The other thing is like what you've said, KNOWING that others have it too and knowing that its "all in my head" makes me sometimes capable of zapping myself out of my negative thoughts.
 

Predacon

Well-known member
I'd say yes to a degree, knowing what it is helps with figuring out the best way to deal with different situations.
 

Edith

Well-known member
At first it was so nice to think that there was an actual problem and I wasn't just crazy... then THAT made me go a little crazy. I started to use the lable of SA as a crutch and started doing less and less sinceI found out about it because it was my excuse to not participate, whereas before I still felt like I had too. That took a while to work out in my head.

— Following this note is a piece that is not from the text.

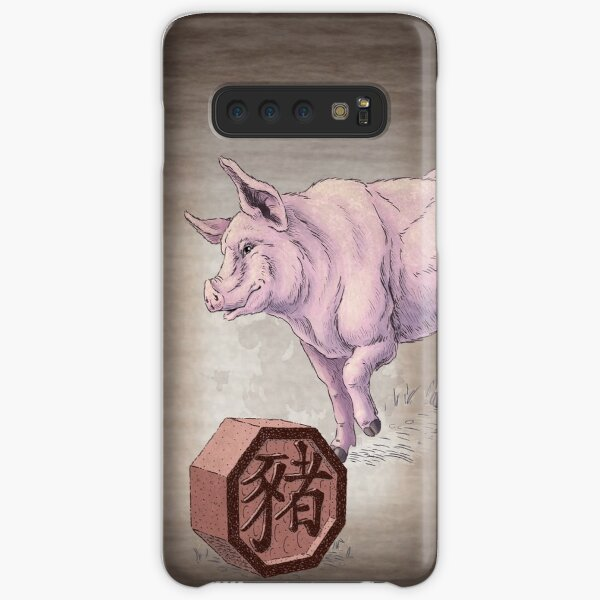 Year of the Pig Card Samsung Galaxy Snap Case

If anything knowing about SA made it's effects more prominent and pronounced in my life.
 

sidney

Well-known member
yes cus i no longer feel like im going crazy, before i would have obsesed over it trying to figure out what it was which made it worse as i couldnt get my mind off it, now i know what it is and i know its not really my fault
 

CPA23

Well-known member
It does help knowing what I've had for all these years actually has a name to it and that there are many others who suffer from it. When you think about it, its all psychological. You have to tell yourself to not think all these negative or bad thoughts. However, sometimes it is so hard to control. You just have to take it one day at a time and just count your blessings.
 

de

Well-known member
no i dont think so before i thought it was just a matter of me being shy or quiet and in that case i could get over it by trying forceing myself into situations i was really un comfortable nut it always backfired and i became worse because of it now that i know there is something wrong mentally its a bit unsettleing.but on the othr hand its releiving to know that im not the only onewhoo has these problems
 

Zarrix

Well-known member
It is certainly an interesting topic for debate

Its
*"Oh no I know I've got a mental problem" vs "Im glad I'm not the only one"

But for me, Knowing about it has helped me do some things I normally wouldn't do. If you don't know how the monster attacks you inside, then you haven't got much of a chance of beating it.
 

ShyDreamer

Member
I voted no
but then I read the comments and thought about it.
Of course it has lessened it because I kno Im not alone, Im not a lunatic and there are medical professionals who can help me.
 

princess_haru

Well-known member
Zarrix said:
Its
*"Oh no I know I've got a mental problem" vs "Im glad I'm not the only one"

Exactly. The thing is, I've always felt like there was something "wrong" with me, so being able to put a name to it was more of a relief than an added worry.

Knowing I'm not alone has helped a lot too, as I used to feel painfully alone. It seems laughable now, but when I was in my early teens I felt as if I were the only person in the world who felt the way I did and had the strange thoughts I had. Over the years I gradually realised that I wasn't so alone, but it's still been a shock to discover there are places like this board! I'm very glad to have stumbled across it, so I've voted yes.